Yesterday, I left the ferry port of Hornopirén in the morning but, instead of continuing toward Puerto Montt – the formal starting point of the Carretera Austral – I left the the highway at Caleta Puelche to turn east on Ruta A-691, a narrow winding gravel road along the Estuario de Reloncaví (pictured above) en route to Petrohué, in Chile’s Parque Nacional Vicente Pérez Rosales. It was a slow drive, disrupted by road work in several places, though some northerly parts of it were paved just before and beyond the town of Puelo (where I had been before, approaching from the north).
It took four hours to drive the roughly 200 km from Hornopirén to the town of Ensenada, at the eastern end of Lago Llanquihue, where I had lunch. After that, I headed to Petrohué, the lakeport locality where the Cruce Andino to Argentina starts, and where I would be staying at Petrohué Lodge, with views of Lago Todos los Santos. It took a while to get there, though, because an urban-like traffic jam coincided with the end of the Conquista Volcán Osorno, a 77-km mountain-bike competition, with more than a thousand riders, around its namesake volcano (pictured below).
There were plenty of spectators along the route, and riders sometimes had to dart between automobiles on the gravel road within the national park boundary (outside that boundary, there’s a wide bike lane that goes all the way to Puerto Varas, 65 km to the west). The riders, though, had looped around the north side of the volcano and passed through what is normally a hiking trail before arriving at Petrohué.

I couldn’t speak to any of the participants, but this morning I asked a national park ranger about the wisdom of allowing such a major competition through an environmentally sensitive terrain of mid-latitude rain forest. While this was the 13th such competition, it was the first since the eruption of nearby Volcán Calbuco, which dumped large amounts of ash here last April. According to what he told me, many riders had to dismount because of deep ash, and he implied that this could be the last such event – at other times, bicycles are not permitted on park trails.

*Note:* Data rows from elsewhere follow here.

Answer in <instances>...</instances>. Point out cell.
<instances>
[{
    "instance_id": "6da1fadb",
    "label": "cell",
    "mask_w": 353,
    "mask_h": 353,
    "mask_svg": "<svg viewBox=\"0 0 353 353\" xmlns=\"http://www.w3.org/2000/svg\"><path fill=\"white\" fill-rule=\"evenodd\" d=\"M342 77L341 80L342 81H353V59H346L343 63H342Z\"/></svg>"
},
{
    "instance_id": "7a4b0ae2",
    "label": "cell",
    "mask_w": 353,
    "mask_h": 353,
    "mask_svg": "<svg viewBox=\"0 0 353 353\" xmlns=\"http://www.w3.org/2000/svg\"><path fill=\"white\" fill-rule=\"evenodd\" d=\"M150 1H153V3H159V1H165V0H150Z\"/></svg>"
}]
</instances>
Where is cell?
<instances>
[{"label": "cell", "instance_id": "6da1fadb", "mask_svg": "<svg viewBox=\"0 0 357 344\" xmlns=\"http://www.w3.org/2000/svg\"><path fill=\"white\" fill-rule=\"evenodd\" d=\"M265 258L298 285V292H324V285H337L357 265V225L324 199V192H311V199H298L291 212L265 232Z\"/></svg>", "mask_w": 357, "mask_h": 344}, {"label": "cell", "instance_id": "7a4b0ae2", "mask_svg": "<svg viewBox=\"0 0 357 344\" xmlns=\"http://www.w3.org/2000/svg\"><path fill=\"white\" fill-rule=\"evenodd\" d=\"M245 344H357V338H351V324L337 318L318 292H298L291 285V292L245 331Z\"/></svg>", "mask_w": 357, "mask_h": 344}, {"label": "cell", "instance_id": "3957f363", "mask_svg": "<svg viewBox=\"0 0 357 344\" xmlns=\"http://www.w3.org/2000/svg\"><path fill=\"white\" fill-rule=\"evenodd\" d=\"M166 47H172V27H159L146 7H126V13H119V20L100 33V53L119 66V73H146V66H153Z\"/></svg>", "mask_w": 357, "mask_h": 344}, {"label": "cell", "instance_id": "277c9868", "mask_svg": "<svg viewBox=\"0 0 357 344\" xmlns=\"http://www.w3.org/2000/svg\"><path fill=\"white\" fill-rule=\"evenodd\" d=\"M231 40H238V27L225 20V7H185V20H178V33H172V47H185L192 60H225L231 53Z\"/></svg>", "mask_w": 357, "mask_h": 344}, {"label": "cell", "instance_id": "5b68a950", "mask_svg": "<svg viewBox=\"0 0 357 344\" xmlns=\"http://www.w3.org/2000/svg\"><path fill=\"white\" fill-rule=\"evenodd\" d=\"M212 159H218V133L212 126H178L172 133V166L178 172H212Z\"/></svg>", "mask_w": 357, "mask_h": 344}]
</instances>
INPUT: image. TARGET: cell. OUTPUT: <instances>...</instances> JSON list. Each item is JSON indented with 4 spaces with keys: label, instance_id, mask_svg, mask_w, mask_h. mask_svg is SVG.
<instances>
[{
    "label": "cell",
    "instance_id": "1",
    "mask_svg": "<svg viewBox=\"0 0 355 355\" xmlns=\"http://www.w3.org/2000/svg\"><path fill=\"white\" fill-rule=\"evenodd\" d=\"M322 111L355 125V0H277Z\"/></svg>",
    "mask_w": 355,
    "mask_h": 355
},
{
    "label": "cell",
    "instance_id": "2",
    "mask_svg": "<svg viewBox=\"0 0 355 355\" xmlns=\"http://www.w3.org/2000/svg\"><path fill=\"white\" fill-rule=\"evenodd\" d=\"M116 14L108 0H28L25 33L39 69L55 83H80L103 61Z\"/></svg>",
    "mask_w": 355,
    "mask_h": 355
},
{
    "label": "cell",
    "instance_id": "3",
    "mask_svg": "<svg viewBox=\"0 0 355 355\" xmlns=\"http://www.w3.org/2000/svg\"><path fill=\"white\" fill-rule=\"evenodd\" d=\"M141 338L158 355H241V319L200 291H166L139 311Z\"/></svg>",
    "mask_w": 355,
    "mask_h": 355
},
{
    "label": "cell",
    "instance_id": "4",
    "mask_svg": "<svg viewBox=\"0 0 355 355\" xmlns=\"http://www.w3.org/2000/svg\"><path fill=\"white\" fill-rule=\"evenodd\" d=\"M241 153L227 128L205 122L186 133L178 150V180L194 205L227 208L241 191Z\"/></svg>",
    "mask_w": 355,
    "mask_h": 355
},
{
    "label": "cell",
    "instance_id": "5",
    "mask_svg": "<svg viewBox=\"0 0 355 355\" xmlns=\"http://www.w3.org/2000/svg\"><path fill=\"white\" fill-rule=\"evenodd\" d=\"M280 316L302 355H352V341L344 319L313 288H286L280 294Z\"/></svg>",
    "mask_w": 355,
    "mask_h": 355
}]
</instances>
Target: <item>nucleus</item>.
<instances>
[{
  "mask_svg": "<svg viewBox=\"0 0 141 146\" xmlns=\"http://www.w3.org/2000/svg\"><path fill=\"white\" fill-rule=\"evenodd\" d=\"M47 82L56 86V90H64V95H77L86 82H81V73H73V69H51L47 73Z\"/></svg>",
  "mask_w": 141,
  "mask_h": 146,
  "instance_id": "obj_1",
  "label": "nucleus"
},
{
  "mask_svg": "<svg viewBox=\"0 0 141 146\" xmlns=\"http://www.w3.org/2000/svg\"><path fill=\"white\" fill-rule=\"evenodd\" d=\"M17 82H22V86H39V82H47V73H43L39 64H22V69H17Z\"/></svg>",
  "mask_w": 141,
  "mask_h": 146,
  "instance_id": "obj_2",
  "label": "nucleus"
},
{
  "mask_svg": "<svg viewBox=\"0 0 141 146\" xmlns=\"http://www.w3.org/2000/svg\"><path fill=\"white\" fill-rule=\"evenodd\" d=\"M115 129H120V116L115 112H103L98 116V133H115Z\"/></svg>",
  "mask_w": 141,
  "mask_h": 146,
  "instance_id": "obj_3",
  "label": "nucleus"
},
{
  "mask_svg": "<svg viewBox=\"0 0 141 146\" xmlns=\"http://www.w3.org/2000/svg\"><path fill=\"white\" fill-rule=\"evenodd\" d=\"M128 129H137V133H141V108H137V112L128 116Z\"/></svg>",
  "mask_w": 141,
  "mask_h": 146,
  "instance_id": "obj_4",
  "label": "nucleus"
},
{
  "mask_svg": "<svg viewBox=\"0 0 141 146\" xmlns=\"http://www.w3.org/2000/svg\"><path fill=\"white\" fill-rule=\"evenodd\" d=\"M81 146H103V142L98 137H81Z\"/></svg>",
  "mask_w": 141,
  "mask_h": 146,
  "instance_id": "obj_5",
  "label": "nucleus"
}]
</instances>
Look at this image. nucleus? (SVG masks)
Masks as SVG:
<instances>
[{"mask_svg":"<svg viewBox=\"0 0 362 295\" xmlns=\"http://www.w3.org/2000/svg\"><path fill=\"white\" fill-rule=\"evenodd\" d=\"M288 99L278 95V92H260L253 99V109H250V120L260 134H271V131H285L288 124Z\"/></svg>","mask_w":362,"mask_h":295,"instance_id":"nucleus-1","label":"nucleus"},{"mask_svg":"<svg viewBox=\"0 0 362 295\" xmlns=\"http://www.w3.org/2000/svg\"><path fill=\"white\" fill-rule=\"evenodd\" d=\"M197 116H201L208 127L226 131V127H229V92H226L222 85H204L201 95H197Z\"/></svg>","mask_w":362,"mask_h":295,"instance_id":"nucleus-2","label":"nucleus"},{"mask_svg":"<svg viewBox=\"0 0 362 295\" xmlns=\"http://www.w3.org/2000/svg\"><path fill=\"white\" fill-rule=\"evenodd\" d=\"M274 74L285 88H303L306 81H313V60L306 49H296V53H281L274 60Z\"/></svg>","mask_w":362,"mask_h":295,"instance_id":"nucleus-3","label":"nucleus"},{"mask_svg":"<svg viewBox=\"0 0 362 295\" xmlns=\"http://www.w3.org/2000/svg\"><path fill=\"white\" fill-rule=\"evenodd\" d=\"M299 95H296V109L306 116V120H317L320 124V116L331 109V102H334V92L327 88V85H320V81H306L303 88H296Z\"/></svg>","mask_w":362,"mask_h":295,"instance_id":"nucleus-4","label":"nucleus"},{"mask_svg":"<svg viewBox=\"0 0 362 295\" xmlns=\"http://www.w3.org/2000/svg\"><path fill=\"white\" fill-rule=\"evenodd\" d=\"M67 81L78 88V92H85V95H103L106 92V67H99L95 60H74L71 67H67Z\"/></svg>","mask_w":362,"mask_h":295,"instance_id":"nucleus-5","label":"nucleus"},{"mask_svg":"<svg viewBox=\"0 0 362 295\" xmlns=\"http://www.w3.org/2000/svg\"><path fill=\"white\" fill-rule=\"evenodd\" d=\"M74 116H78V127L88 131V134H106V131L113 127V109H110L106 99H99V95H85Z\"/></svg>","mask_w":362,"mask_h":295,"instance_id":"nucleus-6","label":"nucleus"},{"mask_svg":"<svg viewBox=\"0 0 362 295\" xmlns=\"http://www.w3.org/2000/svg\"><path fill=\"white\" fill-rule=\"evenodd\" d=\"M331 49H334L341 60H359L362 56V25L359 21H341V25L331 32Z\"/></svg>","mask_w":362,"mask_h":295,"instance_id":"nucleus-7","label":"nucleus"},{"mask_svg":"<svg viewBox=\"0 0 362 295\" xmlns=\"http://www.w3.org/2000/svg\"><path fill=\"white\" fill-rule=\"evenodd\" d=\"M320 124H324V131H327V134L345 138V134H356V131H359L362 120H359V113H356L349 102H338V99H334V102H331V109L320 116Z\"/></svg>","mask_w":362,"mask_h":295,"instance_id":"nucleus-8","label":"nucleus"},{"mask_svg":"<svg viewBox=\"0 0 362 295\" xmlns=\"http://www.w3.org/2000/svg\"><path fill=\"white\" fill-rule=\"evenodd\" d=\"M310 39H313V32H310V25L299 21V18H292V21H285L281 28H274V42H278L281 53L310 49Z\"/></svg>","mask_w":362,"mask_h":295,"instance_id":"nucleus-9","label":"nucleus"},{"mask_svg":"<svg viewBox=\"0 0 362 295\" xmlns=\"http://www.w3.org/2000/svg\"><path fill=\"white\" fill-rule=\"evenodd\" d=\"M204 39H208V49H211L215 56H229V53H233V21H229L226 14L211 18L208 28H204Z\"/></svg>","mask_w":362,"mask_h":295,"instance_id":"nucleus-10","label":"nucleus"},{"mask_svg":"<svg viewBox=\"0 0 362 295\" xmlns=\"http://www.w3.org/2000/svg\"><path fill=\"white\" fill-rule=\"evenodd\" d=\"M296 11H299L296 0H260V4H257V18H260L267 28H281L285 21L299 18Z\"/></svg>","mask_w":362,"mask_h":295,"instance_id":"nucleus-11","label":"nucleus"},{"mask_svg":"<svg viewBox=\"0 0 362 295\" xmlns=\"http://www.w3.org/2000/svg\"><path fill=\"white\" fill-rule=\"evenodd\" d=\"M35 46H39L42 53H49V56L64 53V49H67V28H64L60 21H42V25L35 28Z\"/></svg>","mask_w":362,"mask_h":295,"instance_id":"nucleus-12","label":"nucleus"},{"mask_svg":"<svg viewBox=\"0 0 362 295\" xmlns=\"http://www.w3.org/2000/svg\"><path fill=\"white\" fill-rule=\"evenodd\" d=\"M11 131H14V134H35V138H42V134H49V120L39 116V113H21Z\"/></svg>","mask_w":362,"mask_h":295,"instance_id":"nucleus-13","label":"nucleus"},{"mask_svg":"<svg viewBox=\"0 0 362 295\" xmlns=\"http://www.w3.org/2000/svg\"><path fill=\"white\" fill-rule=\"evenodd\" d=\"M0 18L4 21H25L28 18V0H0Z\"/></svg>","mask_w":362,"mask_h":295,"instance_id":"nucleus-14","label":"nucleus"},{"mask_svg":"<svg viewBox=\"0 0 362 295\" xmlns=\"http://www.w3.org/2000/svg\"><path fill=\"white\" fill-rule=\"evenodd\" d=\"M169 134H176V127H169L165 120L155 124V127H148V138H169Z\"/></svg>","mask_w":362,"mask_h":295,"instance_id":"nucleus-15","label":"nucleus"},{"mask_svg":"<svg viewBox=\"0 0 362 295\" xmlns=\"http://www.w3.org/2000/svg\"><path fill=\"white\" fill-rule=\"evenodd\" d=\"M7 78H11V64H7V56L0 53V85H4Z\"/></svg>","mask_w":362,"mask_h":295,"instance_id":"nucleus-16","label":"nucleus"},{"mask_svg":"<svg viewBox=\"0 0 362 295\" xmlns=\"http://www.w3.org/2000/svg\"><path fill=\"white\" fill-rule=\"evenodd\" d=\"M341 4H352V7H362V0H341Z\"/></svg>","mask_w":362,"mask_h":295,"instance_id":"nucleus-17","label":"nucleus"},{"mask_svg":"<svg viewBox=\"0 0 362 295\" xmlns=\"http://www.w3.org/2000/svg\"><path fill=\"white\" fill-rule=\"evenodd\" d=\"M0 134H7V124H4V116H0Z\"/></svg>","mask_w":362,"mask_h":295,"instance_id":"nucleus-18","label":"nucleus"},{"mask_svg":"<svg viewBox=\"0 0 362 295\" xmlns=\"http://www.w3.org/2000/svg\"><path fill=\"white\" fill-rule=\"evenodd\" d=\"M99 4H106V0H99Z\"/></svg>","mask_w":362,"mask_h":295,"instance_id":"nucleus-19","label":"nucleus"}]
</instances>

I sympathize with cyclists – I’m one myself, though I prefer paved roads – but I would still argue that this is not appropriate to the environmental goals of a national park. I’d hope that the organizers would find a more suitable route in an area that abounds in suitable terrain – though none of that terrain has quite the majesty of Osorno’s Fuji-perfect cone (pictured above, as seen from the eastern shore of Lago Llanquihue).